Thesis proposal: Creating a synthetic gold PHI corpus for evaluation and development of de-identification tools.

Electronic patient records (EPRs) contain a large amount of information written in free text. This information is considered very valuable for research but also for the development of different tools, but is also very sensitive since the free text parts may contain information that might identify the patient. This type of information is commonly referred to as Protected Health Information, PHI. Therefore, methods for de-identifying EPRs, by marking and removing any PHI instances, are needed.
We have previously created both a standard for de-identifying patient records and an annotated subset of patient records in Swedish, the Stockholm EPR PHI gold standard, using the PHI classes Age, Date, Date_Part, First_Name, Last_Name, Health_Care_Unit, Location and Phone_Number. (Velupillai et 2009, Dalianis & Velupillai 2009).  A gold standard is used for measuring the performance of information extraction tools in our case de-identification tools.
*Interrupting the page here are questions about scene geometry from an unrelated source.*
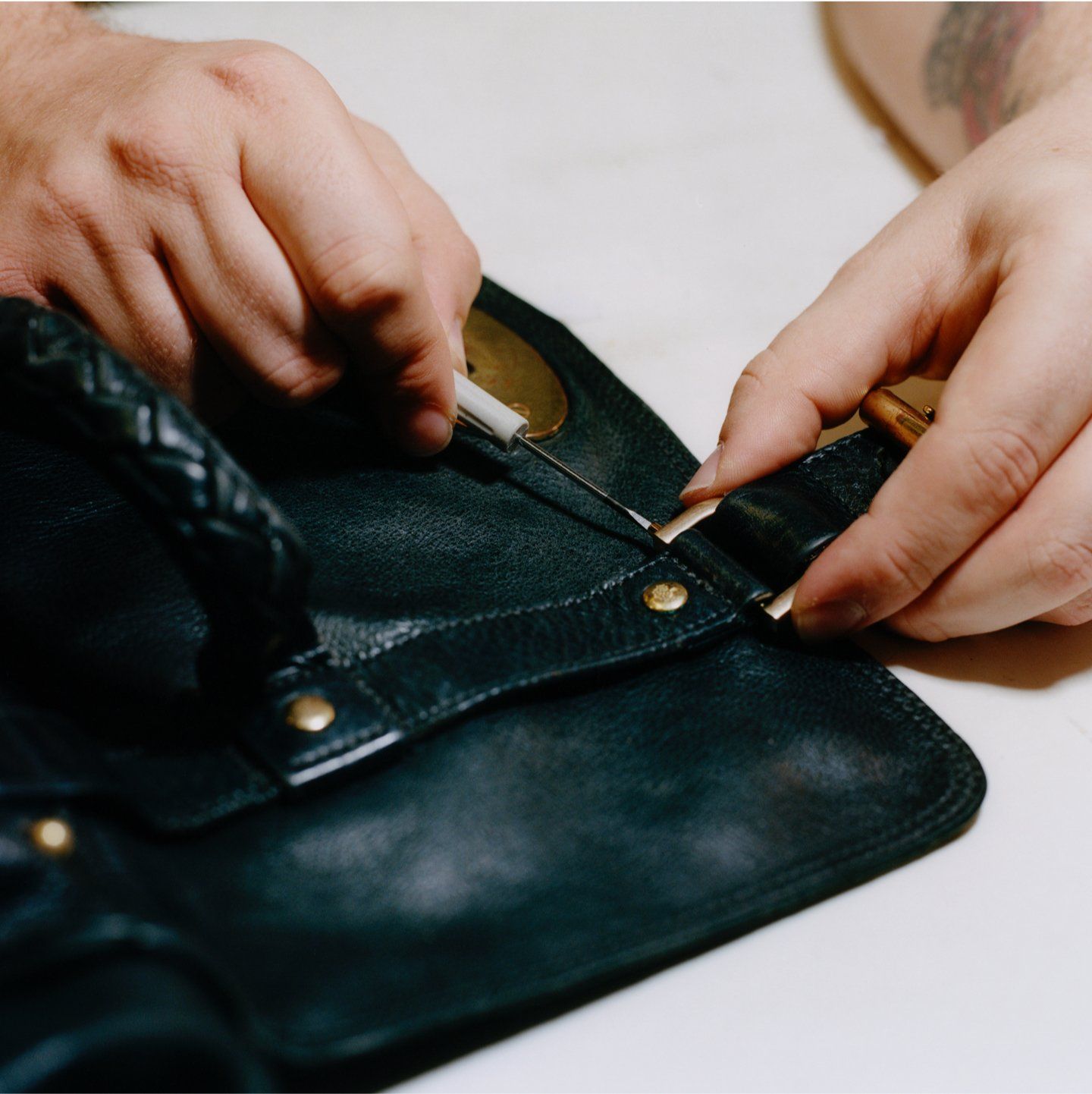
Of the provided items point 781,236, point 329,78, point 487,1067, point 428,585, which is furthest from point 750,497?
point 329,78

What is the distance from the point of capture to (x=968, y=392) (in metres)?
0.57

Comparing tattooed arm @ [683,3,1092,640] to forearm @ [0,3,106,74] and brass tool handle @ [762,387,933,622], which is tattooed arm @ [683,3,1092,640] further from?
forearm @ [0,3,106,74]

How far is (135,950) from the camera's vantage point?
34 cm

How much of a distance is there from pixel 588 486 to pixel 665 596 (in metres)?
0.12

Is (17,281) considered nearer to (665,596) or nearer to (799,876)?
(665,596)

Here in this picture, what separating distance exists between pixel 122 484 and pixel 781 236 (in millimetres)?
755

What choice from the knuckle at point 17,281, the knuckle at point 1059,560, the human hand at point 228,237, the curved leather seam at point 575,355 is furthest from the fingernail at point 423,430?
the knuckle at point 1059,560

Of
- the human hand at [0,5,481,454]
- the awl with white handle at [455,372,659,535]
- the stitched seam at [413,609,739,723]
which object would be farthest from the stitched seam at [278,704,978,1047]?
the human hand at [0,5,481,454]

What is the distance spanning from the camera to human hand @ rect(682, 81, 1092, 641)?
0.56 m

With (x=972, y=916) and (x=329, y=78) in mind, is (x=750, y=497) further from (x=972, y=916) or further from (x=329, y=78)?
(x=329, y=78)

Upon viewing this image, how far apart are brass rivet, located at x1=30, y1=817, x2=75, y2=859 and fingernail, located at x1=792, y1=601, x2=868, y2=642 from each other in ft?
1.22

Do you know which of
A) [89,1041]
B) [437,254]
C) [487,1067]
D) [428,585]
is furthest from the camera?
[437,254]

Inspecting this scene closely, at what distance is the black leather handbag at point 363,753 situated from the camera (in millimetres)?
366

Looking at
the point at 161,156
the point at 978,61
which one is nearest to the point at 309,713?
the point at 161,156
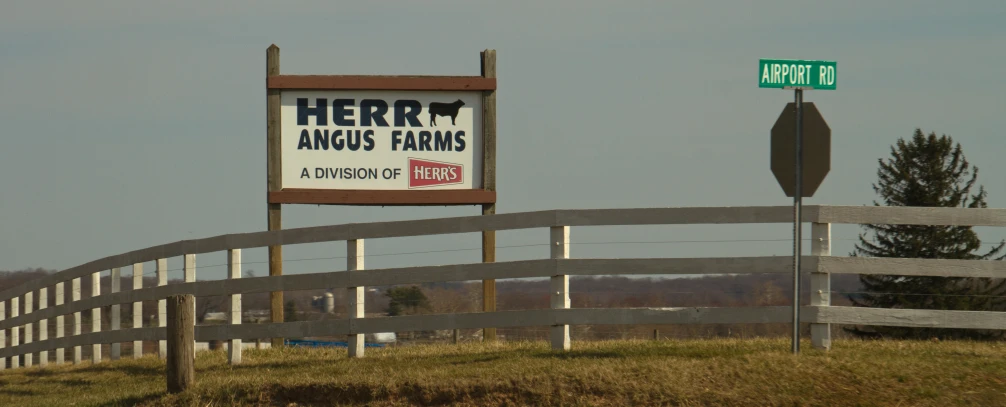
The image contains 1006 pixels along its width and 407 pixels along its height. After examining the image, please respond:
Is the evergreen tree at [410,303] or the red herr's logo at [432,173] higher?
the red herr's logo at [432,173]

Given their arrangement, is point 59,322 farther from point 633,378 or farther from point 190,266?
point 633,378

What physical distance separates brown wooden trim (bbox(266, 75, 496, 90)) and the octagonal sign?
21.4ft

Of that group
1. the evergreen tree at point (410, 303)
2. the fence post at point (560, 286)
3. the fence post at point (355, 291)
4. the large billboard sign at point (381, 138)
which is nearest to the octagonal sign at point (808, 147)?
the fence post at point (560, 286)

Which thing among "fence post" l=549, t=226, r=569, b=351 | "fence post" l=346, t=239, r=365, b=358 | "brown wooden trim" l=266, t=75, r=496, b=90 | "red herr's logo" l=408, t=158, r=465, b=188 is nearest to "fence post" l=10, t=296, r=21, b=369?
"brown wooden trim" l=266, t=75, r=496, b=90

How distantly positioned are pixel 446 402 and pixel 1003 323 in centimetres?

The task in this master thesis proposal is first to analyze both manually and automatically the Stockholm EPR PHI gold standard to detect non-annotated PHIs and second to construct a syntethic gold standard containing pseudonymized PHIs. Pseudonymized PHIs mean fictive names, phone numbers, locations, and health care units etc. This will be carried out by removing the PHIs and populate the gold standards  with new PHI instances.  We wish as a final step to make the synthetized Stockholm EPR PHI gold standard available for a wider group of researchers.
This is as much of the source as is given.